Format the entries below as a Markdown table with the columns "No." and "Entry", numbering each line in order and skipping blank lines. Omit the pictures from the table.

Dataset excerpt

##############################

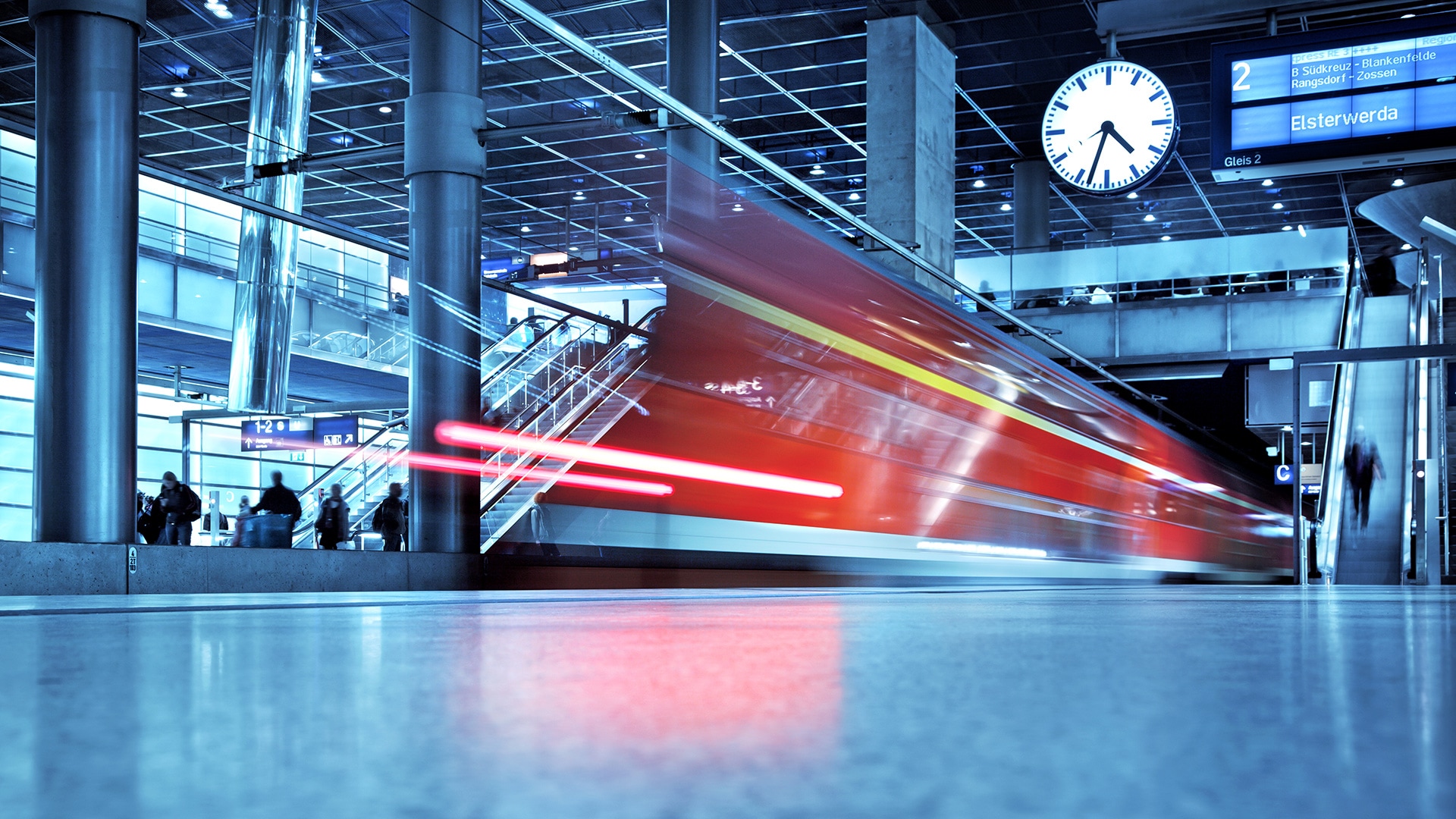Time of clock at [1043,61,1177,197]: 4:33
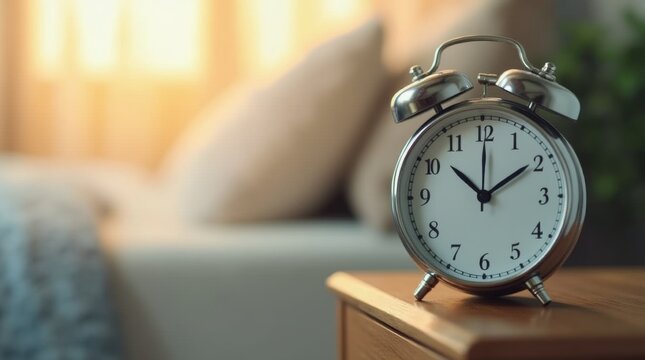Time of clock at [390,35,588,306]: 10:09
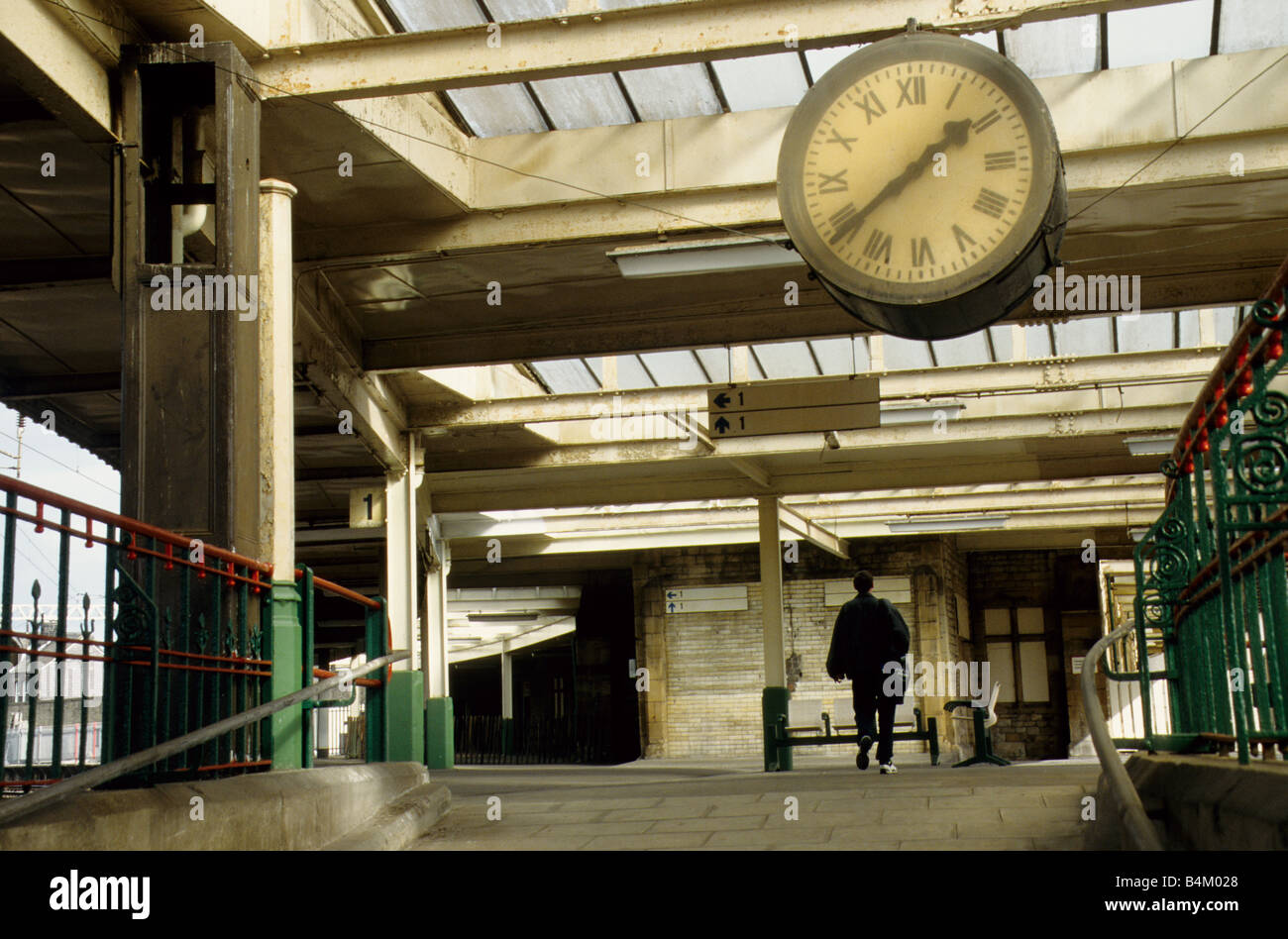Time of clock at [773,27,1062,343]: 1:39
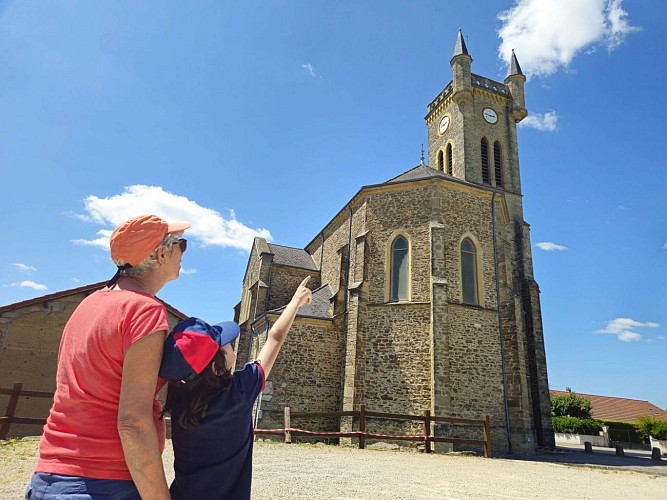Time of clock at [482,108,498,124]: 2:46
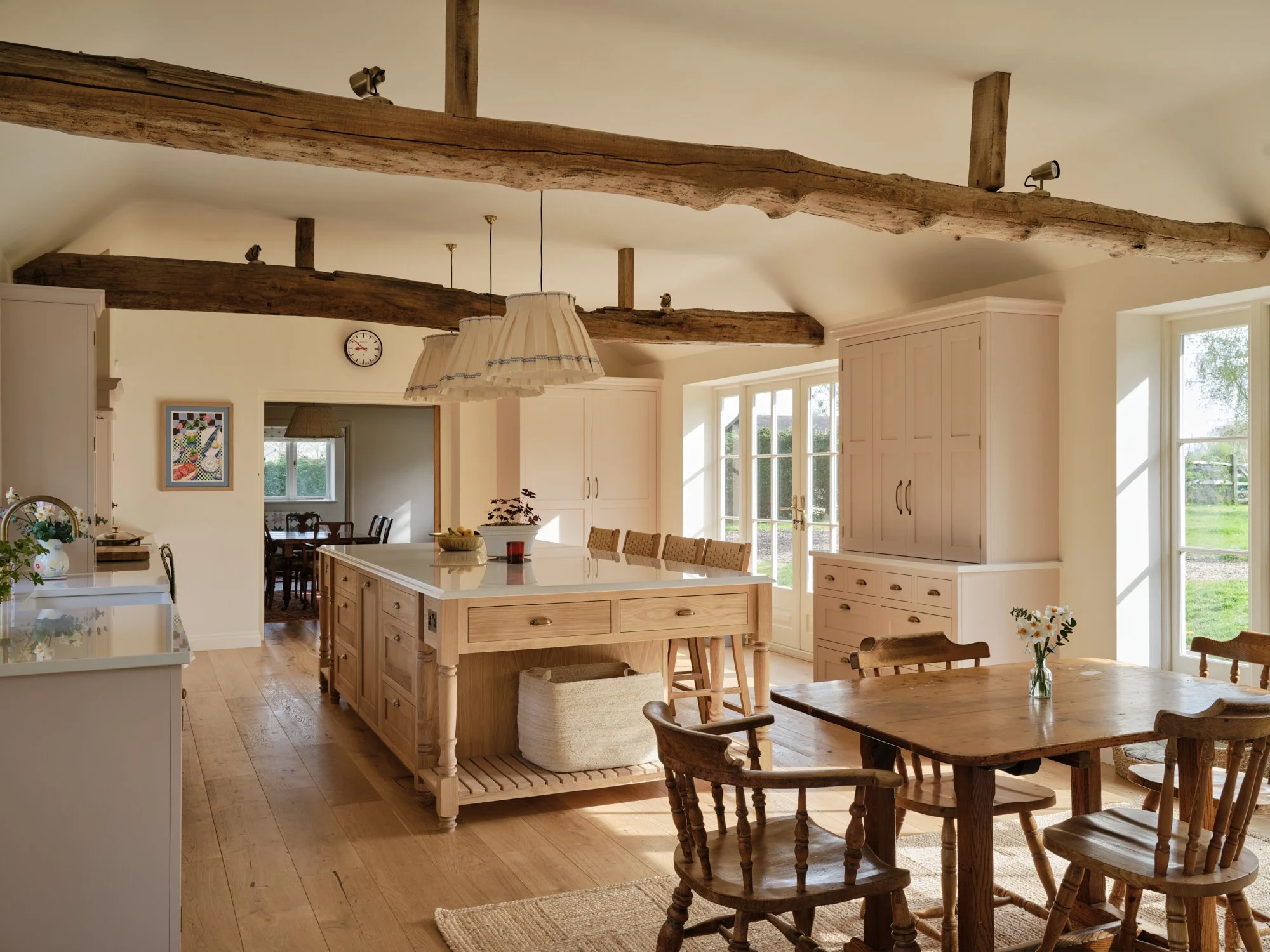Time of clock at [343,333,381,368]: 8:51
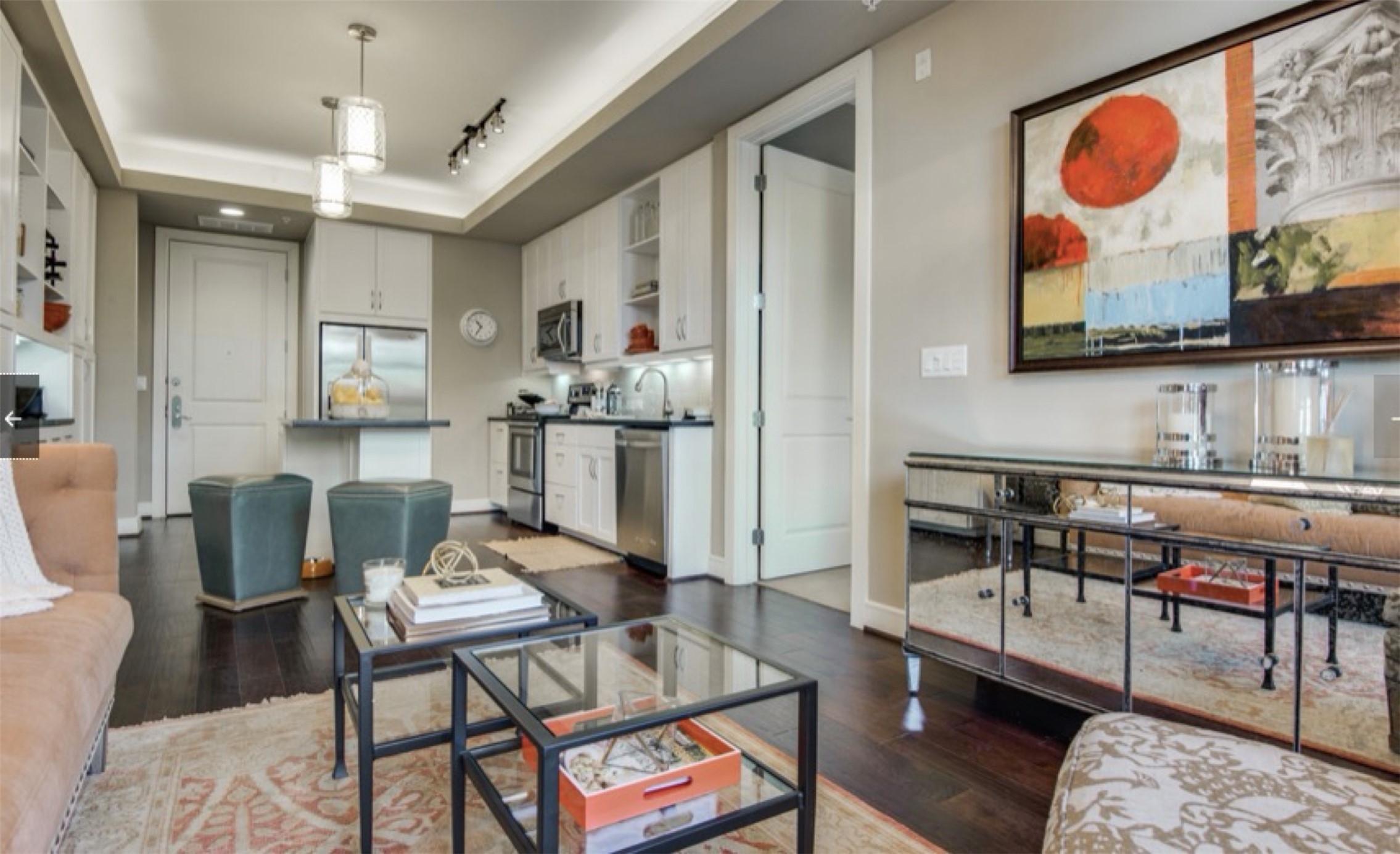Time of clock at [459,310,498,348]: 10:35
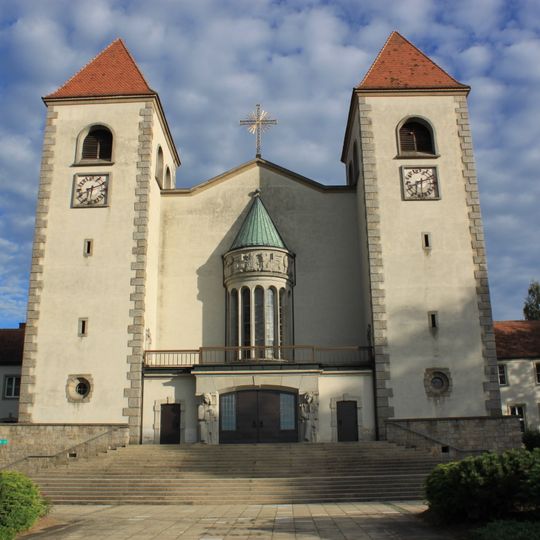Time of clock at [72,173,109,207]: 6:11
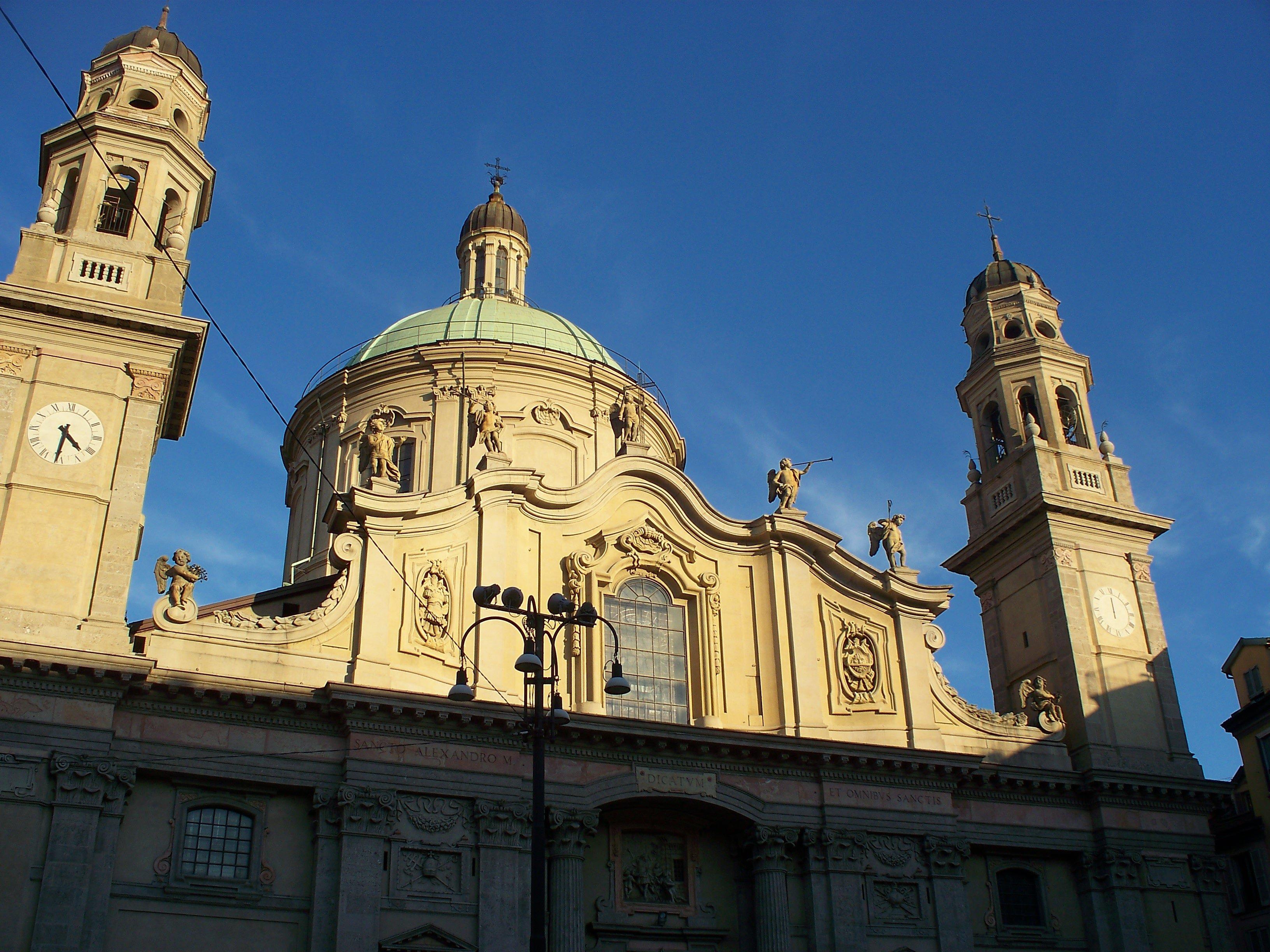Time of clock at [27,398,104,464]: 4:31
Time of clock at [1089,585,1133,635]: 11:59
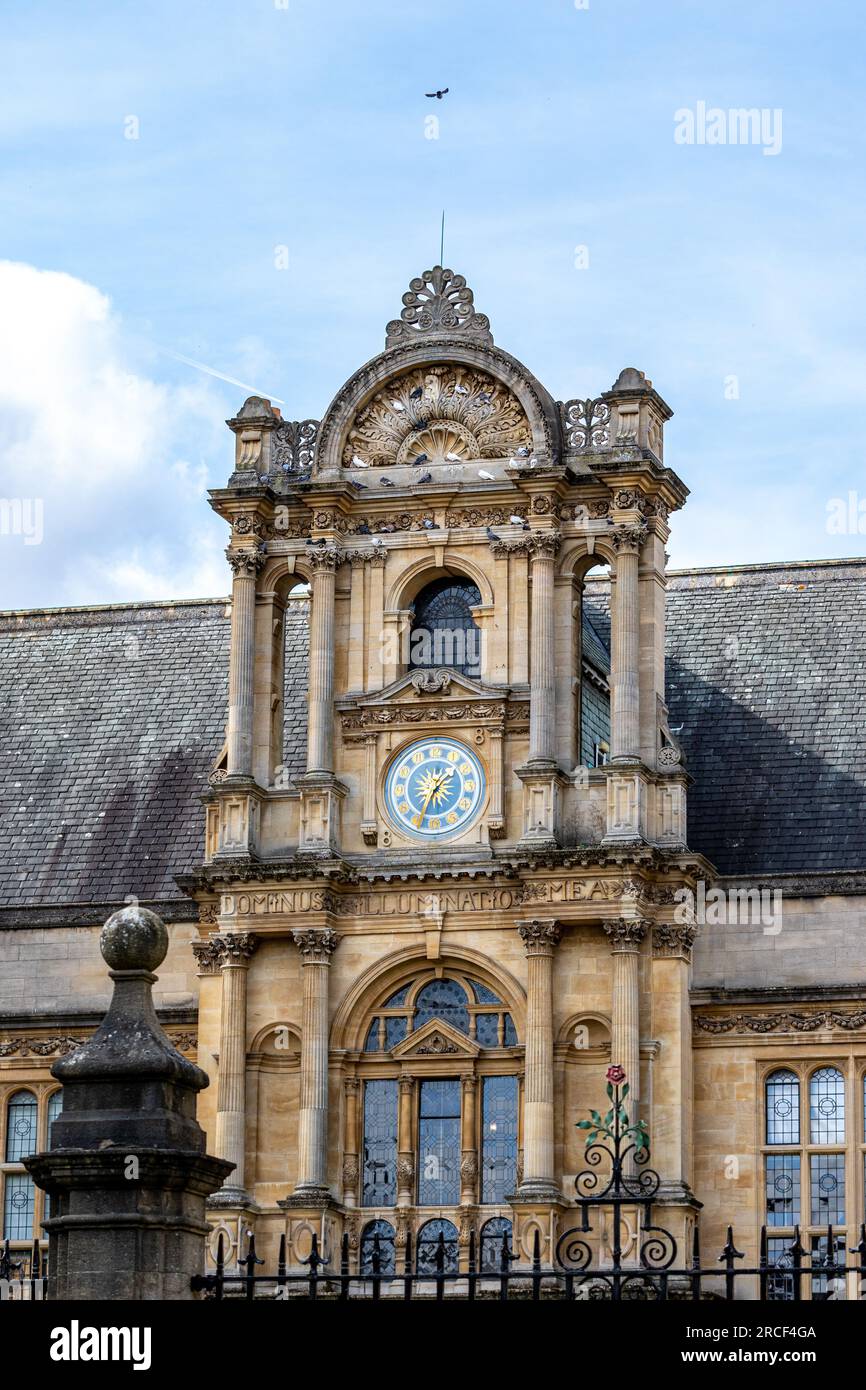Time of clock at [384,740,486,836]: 1:34
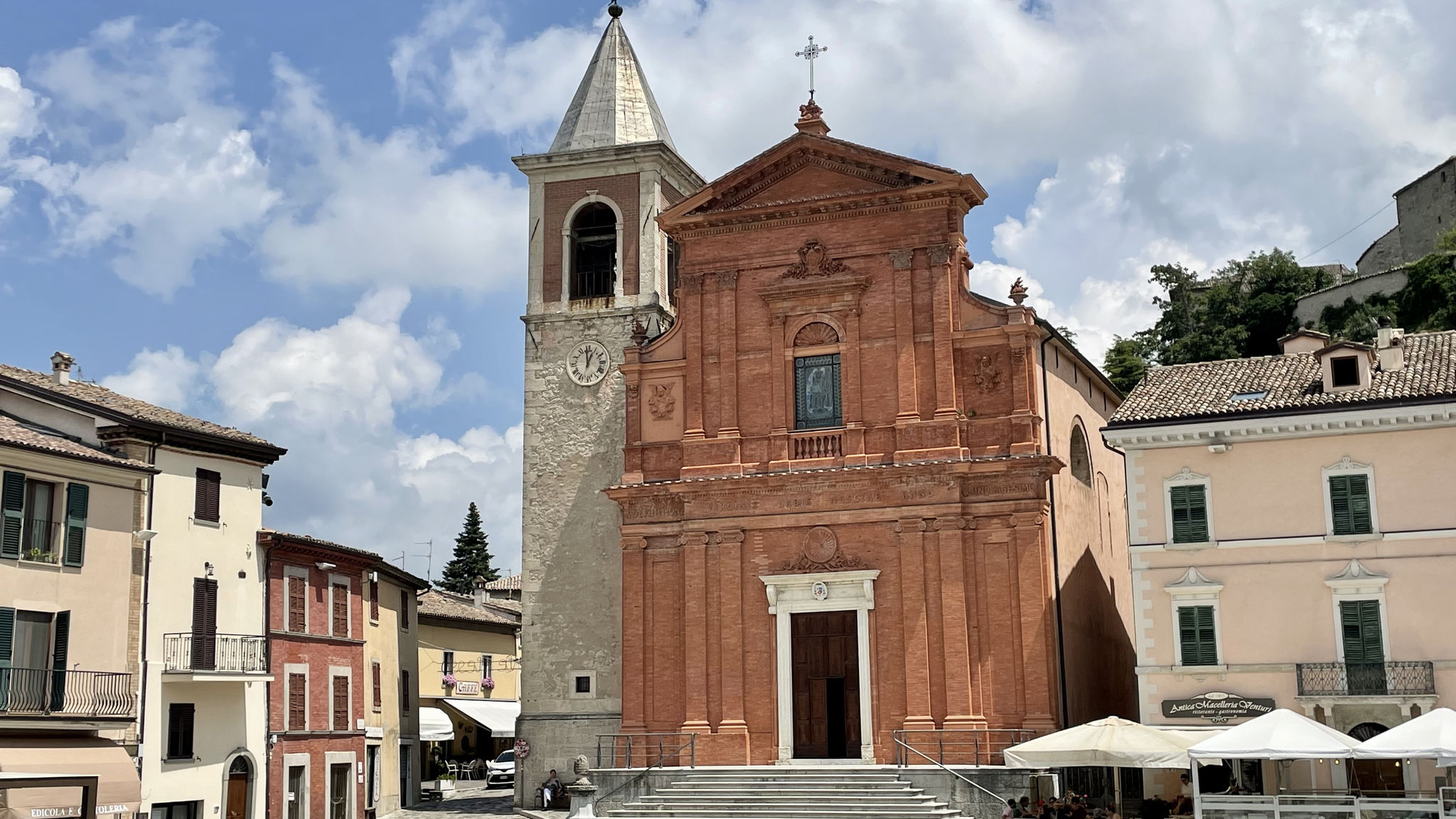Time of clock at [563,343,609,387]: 12:59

##############################

» REPLY TO THE EXERCISE:
| No. | Entry |
|---|---|
| 1 | Time of clock at [1043,61,1177,197]: 4:33 |
| 2 | Time of clock at [390,35,588,306]: 10:09 |
| 3 | Time of clock at [773,27,1062,343]: 1:39 |
| 4 | Time of clock at [482,108,498,124]: 2:46 |
| 5 | Time of clock at [343,333,381,368]: 8:51 |
| 6 | Time of clock at [459,310,498,348]: 10:35 |
| 7 | Time of clock at [72,173,109,207]: 6:11 |
| 8 | Time of clock at [27,398,104,464]: 4:31 |
| 9 | Time of clock at [1089,585,1133,635]: 11:59 |
| 10 | Time of clock at [384,740,486,836]: 1:34 |
| 11 | Time of clock at [563,343,609,387]: 12:59 |